▶ [Tareas obligatorias]
1 > Indica si cada afirmación concuerda con el extracto sobre la psicología de la resistencia al cambio. Responde sí o no y cita textualmente las palabras que lo deciden.
(a) El texto atribuye el sesgo por el statu quo a Kahneman y Tversky.
(b) Según el texto, la oposición al cambio surge solo de intereses materiales.
(c) El texto afirma que, al migrar una organización su sistema tecnológico, muchos empleados ven la novedad como una amenaza.
2 > Prosigue el extracto sobre la psicología de la resistencia al cambio a partir de su última oración.

La psicología de la resistencia
Con todo, la oposición al cambio no surge solo de intereses materiales; también nace de sesgos cognitivos. El sesgo por el statu quo (Samuelson y Zeckhauser, 1988) nos hace preferir lo conocido, mientras la aversión a la pérdida (Kahneman y Tversky, 1979) magnifica lo que podríamos sacrificar frente a lo que podríamos ganar. Además, los cambios cuestionan identidades y rutinas: cuando una organización migra su sistema tecnológico, muchos empleados interpretan la novedad como amenaza a su competencia o autonomía. Comprender estas reacciones permite diseñar transiciones más humanas. Si el progreso necesita del cambio, el cambio necesita empatía: explicar por qué, cómo y para qué, reconociendo miedos legítimos y ofreciendo caminos de adaptación.

▶ [Material de consulta]

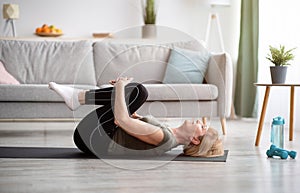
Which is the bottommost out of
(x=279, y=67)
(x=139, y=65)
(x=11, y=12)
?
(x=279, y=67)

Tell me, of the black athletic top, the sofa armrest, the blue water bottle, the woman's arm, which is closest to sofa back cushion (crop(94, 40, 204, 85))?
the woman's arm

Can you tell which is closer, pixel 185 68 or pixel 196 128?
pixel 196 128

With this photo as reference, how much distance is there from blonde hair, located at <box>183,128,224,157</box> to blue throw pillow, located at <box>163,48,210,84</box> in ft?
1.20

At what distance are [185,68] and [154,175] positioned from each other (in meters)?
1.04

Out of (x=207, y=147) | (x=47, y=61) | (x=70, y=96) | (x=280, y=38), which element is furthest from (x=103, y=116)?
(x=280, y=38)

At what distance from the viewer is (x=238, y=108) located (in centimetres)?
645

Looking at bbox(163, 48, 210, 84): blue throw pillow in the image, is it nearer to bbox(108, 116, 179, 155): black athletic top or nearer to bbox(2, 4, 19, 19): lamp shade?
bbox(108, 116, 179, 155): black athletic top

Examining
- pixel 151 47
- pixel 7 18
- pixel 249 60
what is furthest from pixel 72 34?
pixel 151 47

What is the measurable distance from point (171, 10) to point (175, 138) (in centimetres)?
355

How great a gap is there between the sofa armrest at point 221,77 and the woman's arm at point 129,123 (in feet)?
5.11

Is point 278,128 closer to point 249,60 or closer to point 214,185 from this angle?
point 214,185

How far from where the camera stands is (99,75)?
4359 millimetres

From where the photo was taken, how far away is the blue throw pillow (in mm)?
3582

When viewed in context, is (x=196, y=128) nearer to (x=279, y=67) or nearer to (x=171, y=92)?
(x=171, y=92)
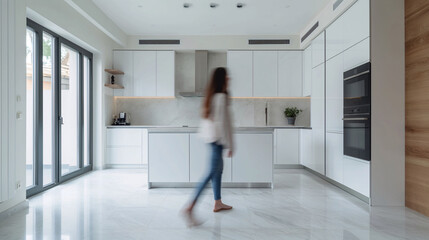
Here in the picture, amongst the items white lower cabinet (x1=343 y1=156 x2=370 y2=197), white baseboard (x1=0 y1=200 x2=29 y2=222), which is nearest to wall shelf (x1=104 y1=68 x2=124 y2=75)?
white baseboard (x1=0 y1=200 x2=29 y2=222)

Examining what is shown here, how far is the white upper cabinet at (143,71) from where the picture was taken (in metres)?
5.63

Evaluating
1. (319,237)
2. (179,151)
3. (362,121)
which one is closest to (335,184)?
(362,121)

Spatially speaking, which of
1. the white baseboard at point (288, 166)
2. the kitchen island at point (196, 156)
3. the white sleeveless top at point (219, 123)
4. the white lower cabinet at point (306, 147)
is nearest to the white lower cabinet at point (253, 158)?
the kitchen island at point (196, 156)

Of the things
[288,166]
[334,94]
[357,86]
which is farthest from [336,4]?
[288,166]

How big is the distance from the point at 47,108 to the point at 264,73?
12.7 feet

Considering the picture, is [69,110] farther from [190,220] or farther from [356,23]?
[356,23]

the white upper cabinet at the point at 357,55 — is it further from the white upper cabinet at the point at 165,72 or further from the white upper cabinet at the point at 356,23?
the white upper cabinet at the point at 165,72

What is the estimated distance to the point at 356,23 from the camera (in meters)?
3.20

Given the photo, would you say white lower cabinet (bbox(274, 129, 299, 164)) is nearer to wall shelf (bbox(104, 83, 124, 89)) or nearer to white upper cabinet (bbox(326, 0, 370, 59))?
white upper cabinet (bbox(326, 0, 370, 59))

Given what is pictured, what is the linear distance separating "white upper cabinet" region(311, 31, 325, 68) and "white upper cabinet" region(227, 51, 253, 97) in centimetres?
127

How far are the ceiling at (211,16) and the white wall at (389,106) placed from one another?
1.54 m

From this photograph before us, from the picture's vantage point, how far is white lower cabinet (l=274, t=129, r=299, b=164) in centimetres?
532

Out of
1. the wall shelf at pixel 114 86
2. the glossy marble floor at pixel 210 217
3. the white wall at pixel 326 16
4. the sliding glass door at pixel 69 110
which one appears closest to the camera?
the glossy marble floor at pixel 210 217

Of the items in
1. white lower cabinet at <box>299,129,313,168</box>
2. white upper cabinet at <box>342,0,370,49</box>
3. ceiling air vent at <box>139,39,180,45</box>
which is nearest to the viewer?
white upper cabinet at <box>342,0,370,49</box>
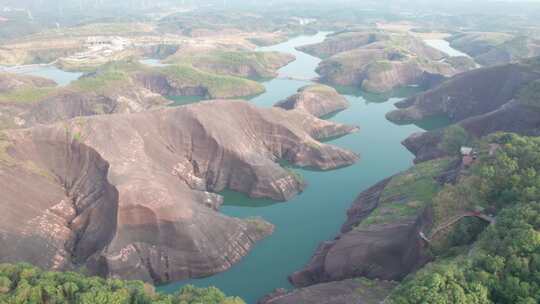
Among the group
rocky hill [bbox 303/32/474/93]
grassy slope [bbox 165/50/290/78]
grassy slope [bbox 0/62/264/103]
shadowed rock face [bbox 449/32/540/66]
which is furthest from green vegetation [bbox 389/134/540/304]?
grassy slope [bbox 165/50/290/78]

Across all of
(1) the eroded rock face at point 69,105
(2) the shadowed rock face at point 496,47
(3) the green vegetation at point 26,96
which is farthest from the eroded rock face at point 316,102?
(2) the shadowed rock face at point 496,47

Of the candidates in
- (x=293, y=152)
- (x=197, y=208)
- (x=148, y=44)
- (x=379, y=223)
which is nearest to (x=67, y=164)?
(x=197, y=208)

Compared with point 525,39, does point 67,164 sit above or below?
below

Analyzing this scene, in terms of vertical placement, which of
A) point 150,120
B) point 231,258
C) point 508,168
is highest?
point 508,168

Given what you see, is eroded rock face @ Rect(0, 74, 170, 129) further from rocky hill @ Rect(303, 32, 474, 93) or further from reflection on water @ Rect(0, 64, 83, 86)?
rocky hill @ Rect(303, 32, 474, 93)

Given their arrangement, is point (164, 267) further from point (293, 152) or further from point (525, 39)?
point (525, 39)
--
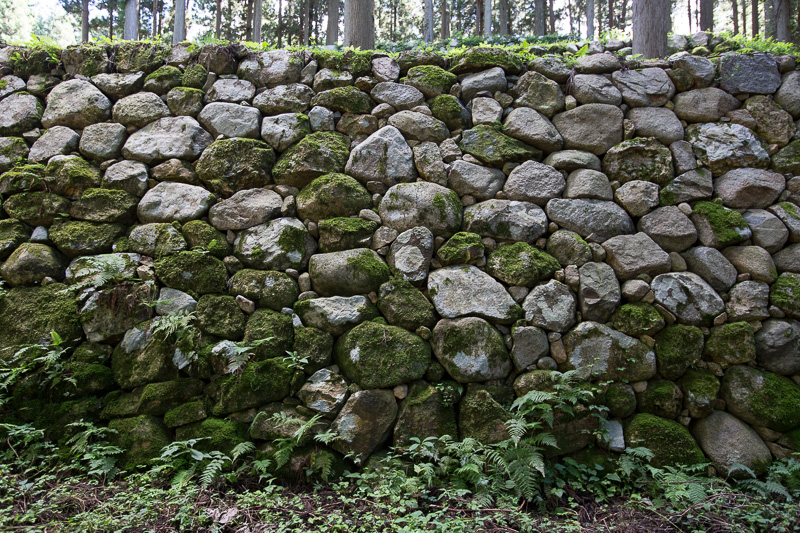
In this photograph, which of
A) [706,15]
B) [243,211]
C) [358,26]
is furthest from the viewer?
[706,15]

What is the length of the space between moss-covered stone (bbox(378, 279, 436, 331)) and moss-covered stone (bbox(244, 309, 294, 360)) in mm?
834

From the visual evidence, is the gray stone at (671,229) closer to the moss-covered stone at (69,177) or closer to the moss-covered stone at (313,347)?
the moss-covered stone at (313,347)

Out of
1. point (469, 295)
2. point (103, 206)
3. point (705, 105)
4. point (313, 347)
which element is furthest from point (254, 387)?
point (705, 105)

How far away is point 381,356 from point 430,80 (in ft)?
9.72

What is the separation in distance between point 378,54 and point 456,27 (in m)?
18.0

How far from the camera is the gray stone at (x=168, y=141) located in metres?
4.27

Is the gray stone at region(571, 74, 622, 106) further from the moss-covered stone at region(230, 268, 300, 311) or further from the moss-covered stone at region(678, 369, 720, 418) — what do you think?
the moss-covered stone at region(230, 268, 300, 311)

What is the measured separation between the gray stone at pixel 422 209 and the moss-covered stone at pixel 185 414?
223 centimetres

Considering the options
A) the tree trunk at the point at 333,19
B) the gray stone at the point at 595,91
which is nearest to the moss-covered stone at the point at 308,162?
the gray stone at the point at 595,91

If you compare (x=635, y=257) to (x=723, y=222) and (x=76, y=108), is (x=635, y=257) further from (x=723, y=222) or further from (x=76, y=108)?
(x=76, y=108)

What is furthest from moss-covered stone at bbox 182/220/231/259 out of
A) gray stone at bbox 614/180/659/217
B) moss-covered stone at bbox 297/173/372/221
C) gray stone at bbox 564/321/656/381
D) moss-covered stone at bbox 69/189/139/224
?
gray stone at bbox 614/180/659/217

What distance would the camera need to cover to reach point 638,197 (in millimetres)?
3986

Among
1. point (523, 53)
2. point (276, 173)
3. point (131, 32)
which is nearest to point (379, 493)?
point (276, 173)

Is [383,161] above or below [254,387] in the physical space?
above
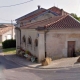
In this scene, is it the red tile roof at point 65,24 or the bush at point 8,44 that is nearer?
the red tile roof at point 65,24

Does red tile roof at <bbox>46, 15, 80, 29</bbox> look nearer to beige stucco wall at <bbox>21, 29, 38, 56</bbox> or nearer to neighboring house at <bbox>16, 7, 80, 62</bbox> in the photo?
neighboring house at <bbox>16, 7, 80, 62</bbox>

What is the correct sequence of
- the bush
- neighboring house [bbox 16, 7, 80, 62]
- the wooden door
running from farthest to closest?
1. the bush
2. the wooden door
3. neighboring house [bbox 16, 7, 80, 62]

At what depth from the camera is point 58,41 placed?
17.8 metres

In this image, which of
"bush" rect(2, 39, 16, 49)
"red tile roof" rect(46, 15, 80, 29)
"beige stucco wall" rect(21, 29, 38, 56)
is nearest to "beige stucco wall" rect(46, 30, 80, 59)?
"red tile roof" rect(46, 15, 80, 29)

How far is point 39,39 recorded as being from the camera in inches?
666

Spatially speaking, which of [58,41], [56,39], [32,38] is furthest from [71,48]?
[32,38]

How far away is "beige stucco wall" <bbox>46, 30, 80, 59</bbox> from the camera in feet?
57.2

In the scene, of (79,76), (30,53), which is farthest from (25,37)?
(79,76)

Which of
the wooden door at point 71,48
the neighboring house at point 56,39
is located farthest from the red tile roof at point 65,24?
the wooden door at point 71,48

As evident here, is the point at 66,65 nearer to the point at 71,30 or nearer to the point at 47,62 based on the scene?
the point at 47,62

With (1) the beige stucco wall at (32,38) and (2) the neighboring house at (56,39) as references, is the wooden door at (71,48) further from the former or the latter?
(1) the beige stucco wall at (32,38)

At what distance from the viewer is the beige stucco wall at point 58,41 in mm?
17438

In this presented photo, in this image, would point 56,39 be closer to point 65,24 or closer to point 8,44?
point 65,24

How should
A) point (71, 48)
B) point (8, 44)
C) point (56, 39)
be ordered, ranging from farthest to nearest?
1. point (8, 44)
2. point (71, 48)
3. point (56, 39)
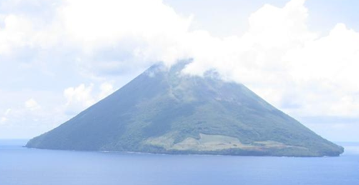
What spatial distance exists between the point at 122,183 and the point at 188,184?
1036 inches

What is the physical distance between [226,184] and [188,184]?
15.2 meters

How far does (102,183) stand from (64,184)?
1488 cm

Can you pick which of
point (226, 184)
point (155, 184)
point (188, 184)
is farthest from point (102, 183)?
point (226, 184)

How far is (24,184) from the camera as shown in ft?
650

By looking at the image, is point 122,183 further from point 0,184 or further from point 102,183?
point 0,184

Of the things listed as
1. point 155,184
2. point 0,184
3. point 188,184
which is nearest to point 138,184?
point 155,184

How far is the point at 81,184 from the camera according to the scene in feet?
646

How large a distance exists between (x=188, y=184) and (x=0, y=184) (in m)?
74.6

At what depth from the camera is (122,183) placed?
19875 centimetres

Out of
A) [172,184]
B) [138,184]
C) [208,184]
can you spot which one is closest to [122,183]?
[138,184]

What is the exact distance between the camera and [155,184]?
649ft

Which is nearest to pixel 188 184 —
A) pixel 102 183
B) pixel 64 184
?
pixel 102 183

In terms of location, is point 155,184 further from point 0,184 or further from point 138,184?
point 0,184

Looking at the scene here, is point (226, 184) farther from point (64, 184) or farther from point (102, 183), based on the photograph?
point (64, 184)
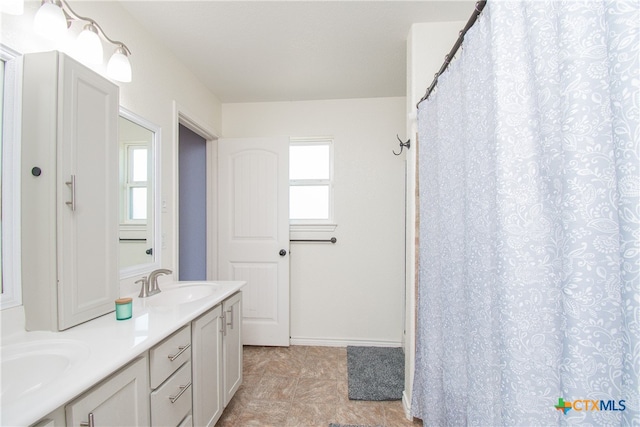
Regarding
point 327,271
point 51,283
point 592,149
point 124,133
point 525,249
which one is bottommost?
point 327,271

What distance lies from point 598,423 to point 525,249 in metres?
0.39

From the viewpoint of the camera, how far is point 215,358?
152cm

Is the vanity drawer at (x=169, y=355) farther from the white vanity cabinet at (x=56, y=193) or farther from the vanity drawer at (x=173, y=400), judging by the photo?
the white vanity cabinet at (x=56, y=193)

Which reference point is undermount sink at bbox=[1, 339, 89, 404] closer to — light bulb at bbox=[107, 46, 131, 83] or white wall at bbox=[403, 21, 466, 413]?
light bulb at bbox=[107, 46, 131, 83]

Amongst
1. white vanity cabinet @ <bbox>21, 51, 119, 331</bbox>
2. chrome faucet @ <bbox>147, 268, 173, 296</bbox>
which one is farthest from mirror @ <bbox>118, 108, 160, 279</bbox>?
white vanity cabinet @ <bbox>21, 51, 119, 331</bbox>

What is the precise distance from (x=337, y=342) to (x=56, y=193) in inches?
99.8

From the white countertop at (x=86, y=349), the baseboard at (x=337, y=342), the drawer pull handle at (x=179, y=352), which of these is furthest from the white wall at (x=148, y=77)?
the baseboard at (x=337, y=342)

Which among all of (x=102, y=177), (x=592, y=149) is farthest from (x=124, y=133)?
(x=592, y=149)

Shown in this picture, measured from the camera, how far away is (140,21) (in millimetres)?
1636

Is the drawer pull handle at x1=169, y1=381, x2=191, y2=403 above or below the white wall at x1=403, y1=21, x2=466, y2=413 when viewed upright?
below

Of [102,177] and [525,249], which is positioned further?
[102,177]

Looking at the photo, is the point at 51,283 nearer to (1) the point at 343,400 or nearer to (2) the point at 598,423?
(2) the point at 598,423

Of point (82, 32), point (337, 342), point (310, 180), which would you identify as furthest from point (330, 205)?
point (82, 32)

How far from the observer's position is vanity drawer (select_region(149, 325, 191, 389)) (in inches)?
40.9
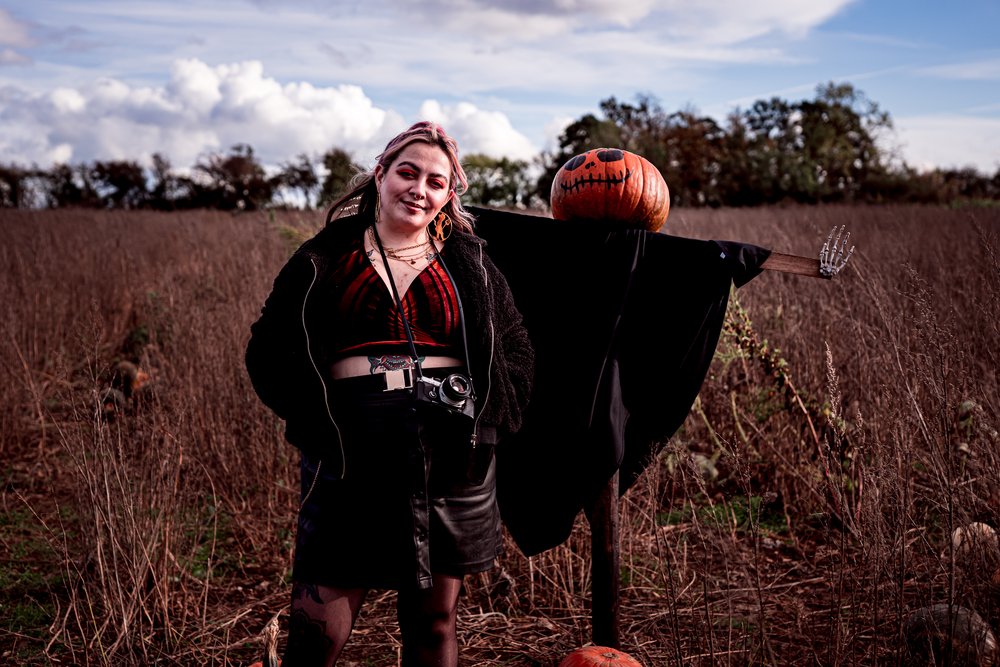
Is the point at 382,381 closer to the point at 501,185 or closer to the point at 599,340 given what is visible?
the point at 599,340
---
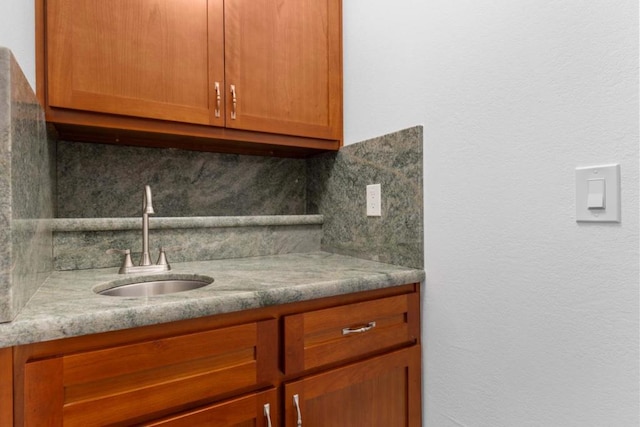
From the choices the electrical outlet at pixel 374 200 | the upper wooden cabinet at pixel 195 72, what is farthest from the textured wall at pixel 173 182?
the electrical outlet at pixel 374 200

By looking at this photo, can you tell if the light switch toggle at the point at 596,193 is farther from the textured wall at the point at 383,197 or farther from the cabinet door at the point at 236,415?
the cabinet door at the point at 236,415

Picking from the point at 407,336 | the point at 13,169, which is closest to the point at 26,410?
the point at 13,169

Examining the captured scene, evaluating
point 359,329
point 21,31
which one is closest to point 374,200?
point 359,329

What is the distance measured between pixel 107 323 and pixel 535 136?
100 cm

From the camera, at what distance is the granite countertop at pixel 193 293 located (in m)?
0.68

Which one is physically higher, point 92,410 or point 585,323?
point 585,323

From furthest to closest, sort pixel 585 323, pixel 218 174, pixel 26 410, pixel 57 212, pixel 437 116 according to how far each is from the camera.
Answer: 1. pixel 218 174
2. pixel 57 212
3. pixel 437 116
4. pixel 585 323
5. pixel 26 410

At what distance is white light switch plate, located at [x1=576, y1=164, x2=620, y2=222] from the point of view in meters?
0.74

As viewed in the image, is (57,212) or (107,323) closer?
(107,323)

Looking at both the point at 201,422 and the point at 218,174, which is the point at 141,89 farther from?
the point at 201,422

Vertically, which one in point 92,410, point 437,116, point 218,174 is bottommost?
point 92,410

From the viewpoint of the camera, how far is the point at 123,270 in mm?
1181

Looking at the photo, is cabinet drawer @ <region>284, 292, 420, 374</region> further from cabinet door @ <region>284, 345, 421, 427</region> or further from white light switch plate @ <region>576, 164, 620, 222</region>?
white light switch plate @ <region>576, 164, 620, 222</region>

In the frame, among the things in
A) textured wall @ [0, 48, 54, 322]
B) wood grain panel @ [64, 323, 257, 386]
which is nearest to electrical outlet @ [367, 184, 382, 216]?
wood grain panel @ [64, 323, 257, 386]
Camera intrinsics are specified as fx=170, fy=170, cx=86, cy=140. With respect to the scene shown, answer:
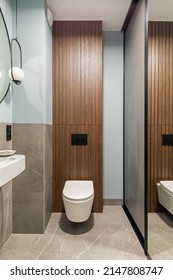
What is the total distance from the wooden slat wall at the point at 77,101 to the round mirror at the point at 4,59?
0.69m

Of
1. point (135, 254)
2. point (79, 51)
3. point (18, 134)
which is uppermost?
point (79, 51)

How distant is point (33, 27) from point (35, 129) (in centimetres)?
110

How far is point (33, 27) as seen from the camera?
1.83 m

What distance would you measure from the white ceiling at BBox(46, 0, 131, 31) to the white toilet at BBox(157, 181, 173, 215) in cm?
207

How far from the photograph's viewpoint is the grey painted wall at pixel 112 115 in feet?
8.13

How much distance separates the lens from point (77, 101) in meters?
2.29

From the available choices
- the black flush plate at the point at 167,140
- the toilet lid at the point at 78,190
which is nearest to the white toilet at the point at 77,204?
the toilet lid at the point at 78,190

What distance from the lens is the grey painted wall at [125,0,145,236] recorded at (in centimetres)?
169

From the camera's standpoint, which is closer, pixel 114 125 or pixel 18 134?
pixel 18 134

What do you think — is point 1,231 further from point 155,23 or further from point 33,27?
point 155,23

▶ [Respuestas]
1 >
(a) No: "El sesgo por el statu quo (Samuelson y Zeckhauser, 1988)".
(b) No: "la oposición al cambio no surge solo de intereses materiales; también nace de sesgos cognitivos".
(c) Sí: "muchos empleados interpretan la novedad como amenaza a su competencia o autonomía".

2 >
Liderazgo para atravesar la oposición
Asimismo, liderar el cambio exige método. Lewin propuso “descongelar–cambiar–recongelar” (1947) para romper inercias, introducir conductas nuevas y estabilizarlas. En la misma línea, Kotter sugiere crear urgencia, construir coaliciones, lograr victorias tempranas y anclar las mejoras en la cultura (Leading Change, 1995). Un caso ilustrativo: cuando hospitales adoptaron listas de verificación de seguridad, las “ganancias rápidas” en reducción de errores facilitaron la aceptación (Atul Gawande, The Checklist Manifesto, 2009). Así, pequeños triunfos visibles reconfiguran expectativas y desactivan resistencias. La lección es clara: el cambio no se impone, se cultiva, y su legitimidad crece cuando la gente percibe beneficios concretos y participación real.
La ética del cambio
Sin embargo, no todo cambio merece el nombre de progreso. La justicia distributiva decide si los costos recaen siempre en los mismos. Las Directrices de la OIT para una “transición justa” (2015) y el Fondo de Transición Justa de la UE (2021) muestran cómo acompañar reconversiones con protección social, formación y nuevos empleos. Este enfoque no solo mitiga daños; convierte adversarios en aliados al compartir riesgos y beneficios. En términos prácticos, diseñar cambios con salvaguardas —desde indemnizaciones hasta programas de reentrenamiento— reduce la ansiedad y fortalece la licencia social para transformar.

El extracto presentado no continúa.